Let them get used to us,
he prayed. When need came, they would do their jobs simply in order to survive. Of course, he had no idea which divisions these men came from. If every jack among them was a deck idler, they were in trouble.
Al-Wazir amused himself by watching the clouds pile in the west as the
sun descended. A real corker of a storm was brewing. His weather sense didn’t apply here—different winds over this ocean—but he’d lay money they’d feel the lash of wind and rain before making their destination.
That would be enough to end it all, if the crew did not cooperate.
Paolina reappeared at dusk, climbing up out of the hull.
“Where the fewk have you been, lassie?” al-Wazir demanded. He was so exhausted, he could barely think.
She gave him a hard, tired look. Her dress was stained with blood, her face still smudged from their morning’s uprising. “Making sure there were no more grenadoes to be used against us, nor guns.”
“What did you do?”
“Threw them overboard. There are ports in the hull below.” She smiled weakly. “I didn’t want the crew to see me doing it.”
“Fair enough.”
“I found a machine shop.”
“Did you now?” He was already slipping into a tunnel of blinded sight and blinkered thought.
“I cut some gears.”
“Aye.” Al-Wazir slumped to a sitting position. “Keep us pointed at the Wall, lassie, and don’t fight the wind.” His body was so damned
heavy.
How had that happened? As if his limbs were fashioned from lead. “Trust that old doctor if you must trust someone.”
“What about when that storm hits?”
“Wake me. If I’m nae dead, I’ll answer t’call.”
“Please stay with me, Chief.”
The note of pleading in her voice got his attention. “I can’t do this alone.” She stared down at him with watering eyes. “I shouldn’t have done it all. I just won’t . . . won’t . . . be a
thing
for them to use. The
fidalgos,
these Chinese are just like the
fidalgos.
No different from your English either.”
“Hush, lassie.” He tried to lift his hand, but it was fastened to the deck by gravity and fatigue. “There’s no more of that. Yon Wall is your home. You’ll be there soon.”
“I don’t want to kill these men.” She sounded miserable. “I never wanted to do anything like that. I am not one of them.”

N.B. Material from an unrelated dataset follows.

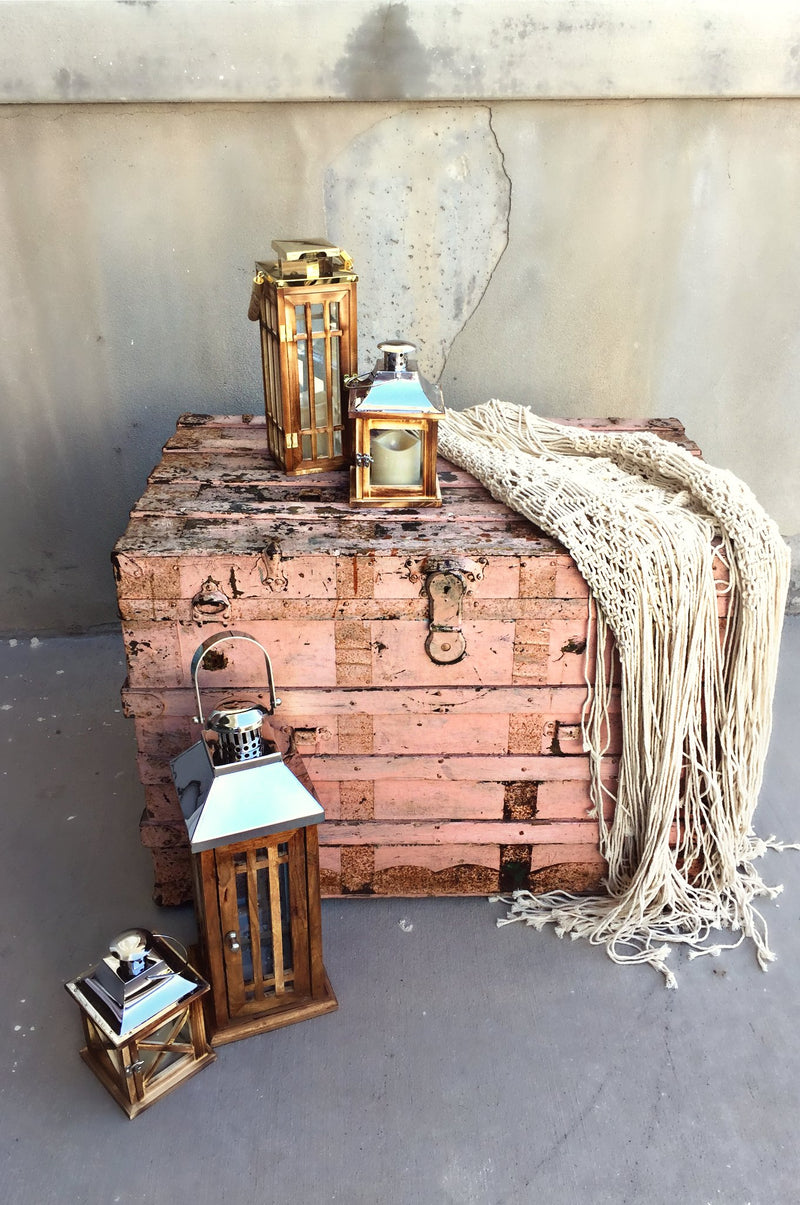 Antique pink trunk and lanterns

He reached for words lost deep inside himself. “Would you give up to them?”
“No, no.”
“Then you do what you must so you are not taken, lass.” The stars came rushing in on him then, echoes of old dreams as the fingers of his lost left hand reached out to grab at the lights of heaven.
His face was wet when he was shaken awake. Al-Wazir blinked past dreams of Brass men falling from the orbital tracks on ropes as long as the world was wide. Rain blew across the deck, which was pitching slowly.

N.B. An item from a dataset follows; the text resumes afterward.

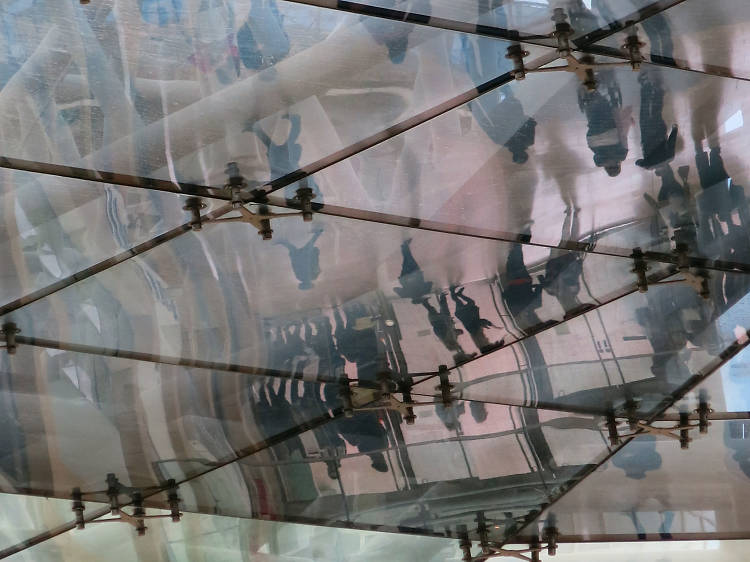 Shoppers reflected in the Bullring ceiling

The doctor leaned over him. Paolina was barely visible in the shadows beyond.
“You not sleep more now, ah. Demons in head take thoughts.”
“The sleep of wounds?” He hated how muzzy his voice was. He’d seen men lie down after an accident or fight, and never awaken.
“Demons in head.”
“Where’s the storm?” He staggered to his feet.
“Almost upon us,” Paolina told him. “The clouds are piled as high as the stars.”
Wall storm.
With that, al-Wazir realized he’d been stupid. They should have driven north, gaining altitude and distance to survive the battering to come.
Lightning cracked among the clouds, casting a swift, blinding glare across the deck.